• _The task_: Copy every one of the entries below word for word, changing nothing.

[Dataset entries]

-*-*-

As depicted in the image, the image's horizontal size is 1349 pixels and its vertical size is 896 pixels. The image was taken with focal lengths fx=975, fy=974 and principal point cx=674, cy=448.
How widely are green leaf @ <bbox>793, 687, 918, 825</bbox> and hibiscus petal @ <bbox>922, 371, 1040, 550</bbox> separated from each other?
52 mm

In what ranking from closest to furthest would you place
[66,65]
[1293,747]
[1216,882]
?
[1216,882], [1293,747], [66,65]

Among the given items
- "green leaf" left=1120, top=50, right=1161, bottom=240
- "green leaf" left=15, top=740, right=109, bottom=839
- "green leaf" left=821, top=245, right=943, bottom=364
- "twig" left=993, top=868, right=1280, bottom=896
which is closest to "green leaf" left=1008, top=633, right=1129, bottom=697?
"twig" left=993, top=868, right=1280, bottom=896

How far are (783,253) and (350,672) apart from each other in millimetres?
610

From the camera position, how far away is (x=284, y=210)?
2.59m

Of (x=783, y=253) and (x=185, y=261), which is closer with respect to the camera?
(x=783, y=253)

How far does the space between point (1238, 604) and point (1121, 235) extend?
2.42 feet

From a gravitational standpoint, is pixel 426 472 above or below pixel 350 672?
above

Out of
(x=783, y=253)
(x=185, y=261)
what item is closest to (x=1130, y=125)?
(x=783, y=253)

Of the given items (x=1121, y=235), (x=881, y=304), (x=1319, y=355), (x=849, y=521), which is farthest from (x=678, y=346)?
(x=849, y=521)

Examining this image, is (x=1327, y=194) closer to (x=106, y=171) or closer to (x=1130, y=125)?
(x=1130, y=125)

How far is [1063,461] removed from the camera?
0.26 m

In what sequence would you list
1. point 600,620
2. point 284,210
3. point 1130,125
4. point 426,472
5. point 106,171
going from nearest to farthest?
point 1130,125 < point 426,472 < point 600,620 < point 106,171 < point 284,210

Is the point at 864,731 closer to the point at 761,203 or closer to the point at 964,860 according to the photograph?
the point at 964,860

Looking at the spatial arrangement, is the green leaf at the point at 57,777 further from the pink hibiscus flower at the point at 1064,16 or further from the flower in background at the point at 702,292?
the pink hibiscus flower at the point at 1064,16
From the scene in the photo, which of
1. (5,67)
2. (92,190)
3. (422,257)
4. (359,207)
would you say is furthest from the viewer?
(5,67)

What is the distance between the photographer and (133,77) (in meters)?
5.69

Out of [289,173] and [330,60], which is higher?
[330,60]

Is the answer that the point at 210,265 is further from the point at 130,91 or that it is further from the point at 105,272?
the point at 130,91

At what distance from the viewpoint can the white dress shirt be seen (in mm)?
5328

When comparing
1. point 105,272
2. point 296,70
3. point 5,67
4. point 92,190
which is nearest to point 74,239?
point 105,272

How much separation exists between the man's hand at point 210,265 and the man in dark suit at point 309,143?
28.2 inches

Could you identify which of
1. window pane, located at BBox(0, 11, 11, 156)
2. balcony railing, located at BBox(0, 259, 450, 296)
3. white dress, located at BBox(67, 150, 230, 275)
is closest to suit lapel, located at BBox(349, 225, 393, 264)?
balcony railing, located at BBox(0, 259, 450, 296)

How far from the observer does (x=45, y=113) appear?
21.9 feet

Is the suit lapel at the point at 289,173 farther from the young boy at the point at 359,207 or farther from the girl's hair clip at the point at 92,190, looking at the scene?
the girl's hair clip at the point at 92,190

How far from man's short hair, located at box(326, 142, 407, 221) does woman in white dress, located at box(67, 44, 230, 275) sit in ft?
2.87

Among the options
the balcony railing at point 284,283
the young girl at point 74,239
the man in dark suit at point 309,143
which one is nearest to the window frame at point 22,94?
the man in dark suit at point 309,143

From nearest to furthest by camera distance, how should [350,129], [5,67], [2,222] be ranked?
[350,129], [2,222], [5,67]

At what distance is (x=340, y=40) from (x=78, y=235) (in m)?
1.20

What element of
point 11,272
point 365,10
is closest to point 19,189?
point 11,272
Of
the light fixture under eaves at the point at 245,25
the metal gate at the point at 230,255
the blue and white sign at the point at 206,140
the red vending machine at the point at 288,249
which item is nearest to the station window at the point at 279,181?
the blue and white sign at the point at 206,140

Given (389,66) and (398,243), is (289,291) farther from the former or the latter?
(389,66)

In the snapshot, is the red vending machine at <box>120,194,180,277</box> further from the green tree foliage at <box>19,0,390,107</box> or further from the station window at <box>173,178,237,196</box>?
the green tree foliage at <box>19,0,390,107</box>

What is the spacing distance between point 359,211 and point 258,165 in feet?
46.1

-*-*-

• _Reply_:
As depicted in the image, the image's horizontal size is 1349 pixels and its vertical size is 896 pixels. The image was taken with focal lengths fx=975, fy=974 and principal point cx=674, cy=448.
How widely are green leaf @ <bbox>793, 687, 918, 825</bbox> and hibiscus petal @ <bbox>922, 371, 1040, 550</bbox> separated from each other?
52 mm

In what ranking from closest to furthest would you place
[66,65]
[1293,747]
[1216,882]
?
[1216,882], [1293,747], [66,65]

Among the given items
- "green leaf" left=1120, top=50, right=1161, bottom=240
- "green leaf" left=15, top=740, right=109, bottom=839
- "green leaf" left=821, top=245, right=943, bottom=364
- "twig" left=993, top=868, right=1280, bottom=896
which is closest to "green leaf" left=1008, top=633, right=1129, bottom=697?
"twig" left=993, top=868, right=1280, bottom=896

How far are (783,253) and (350,672) apart from each other in millimetres?
610

From the camera position, how far away is (x=284, y=210)?
2.59m

Of (x=783, y=253) and (x=185, y=261), which is closer with respect to the camera?
(x=783, y=253)

How far does the space between point (1238, 604) and point (1121, 235) extend?
2.42 feet

From a gravitational standpoint, is pixel 426 472 above or below pixel 350 672?
above

Out of
(x=783, y=253)
(x=185, y=261)
what item is closest to (x=1130, y=125)?
(x=783, y=253)

Of the given items (x=1121, y=235), (x=881, y=304), (x=1319, y=355), (x=849, y=521), which is farthest from (x=678, y=346)?
(x=849, y=521)

Examining this image, is (x=1327, y=194) closer to (x=106, y=171) or closer to (x=1130, y=125)?
(x=1130, y=125)

How far is [1063,461] removed from the camera?
0.26 m

In what sequence would you list
1. point 600,620
2. point 284,210
3. point 1130,125
4. point 426,472
5. point 106,171
going from nearest to farthest?
point 1130,125 < point 426,472 < point 600,620 < point 106,171 < point 284,210

Is the point at 864,731 closer to the point at 761,203 or closer to the point at 964,860 according to the photograph?
the point at 964,860

Looking at the spatial arrangement, is the green leaf at the point at 57,777 further from the pink hibiscus flower at the point at 1064,16 or further from the flower in background at the point at 702,292?
the pink hibiscus flower at the point at 1064,16
From the scene in the photo, which of
1. (5,67)
2. (92,190)
3. (422,257)
4. (359,207)
would you say is furthest from the viewer?
(5,67)

What is the distance between the photographer and (133,77) (in meters)?
5.69

Out of [289,173] and [330,60], which is higher?
[330,60]

Is the answer that the point at 210,265 is further from the point at 130,91 or that it is further from the point at 105,272?
the point at 130,91

At what distance from the viewpoint can the white dress shirt be seen (in mm)?
5328

When comparing
1. point 105,272
2. point 296,70
3. point 5,67
4. point 92,190
which is nearest to point 74,239?
point 105,272

How much separation exists between the man's hand at point 210,265 and the man in dark suit at point 309,143?
28.2 inches

Could you identify which of
1. window pane, located at BBox(0, 11, 11, 156)
2. balcony railing, located at BBox(0, 259, 450, 296)
3. white dress, located at BBox(67, 150, 230, 275)
is closest to suit lapel, located at BBox(349, 225, 393, 264)?
balcony railing, located at BBox(0, 259, 450, 296)

How far from the observer does (x=45, y=113) appear?
21.9 feet

Is the suit lapel at the point at 289,173 farther from the young boy at the point at 359,207 or farther from the girl's hair clip at the point at 92,190, looking at the scene?
the girl's hair clip at the point at 92,190

How far from man's short hair, located at box(326, 142, 407, 221) does woman in white dress, located at box(67, 44, 230, 275) sit in ft?
2.87

Among the options
the balcony railing at point 284,283
the young girl at point 74,239
the man in dark suit at point 309,143
which one is nearest to the window frame at point 22,94?
the man in dark suit at point 309,143

From nearest to furthest by camera distance, how should [350,129], [5,67], [2,222] be ranked?
[350,129], [2,222], [5,67]

At what distance is (x=340, y=40) from (x=78, y=235) (in m)?
1.20

What element of
point 11,272
point 365,10
is closest to point 19,189?
point 11,272
Of
the light fixture under eaves at the point at 245,25
the metal gate at the point at 230,255
the blue and white sign at the point at 206,140
the red vending machine at the point at 288,249
which item is nearest to the station window at the point at 279,181?
the blue and white sign at the point at 206,140

Given (389,66) and (398,243), is (289,291) farther from the former or the latter?
(389,66)

In the snapshot, is the red vending machine at <box>120,194,180,277</box> further from the green tree foliage at <box>19,0,390,107</box> or further from the station window at <box>173,178,237,196</box>?
the green tree foliage at <box>19,0,390,107</box>

What is the spacing distance between point 359,211 and point 258,165 in feet?
46.1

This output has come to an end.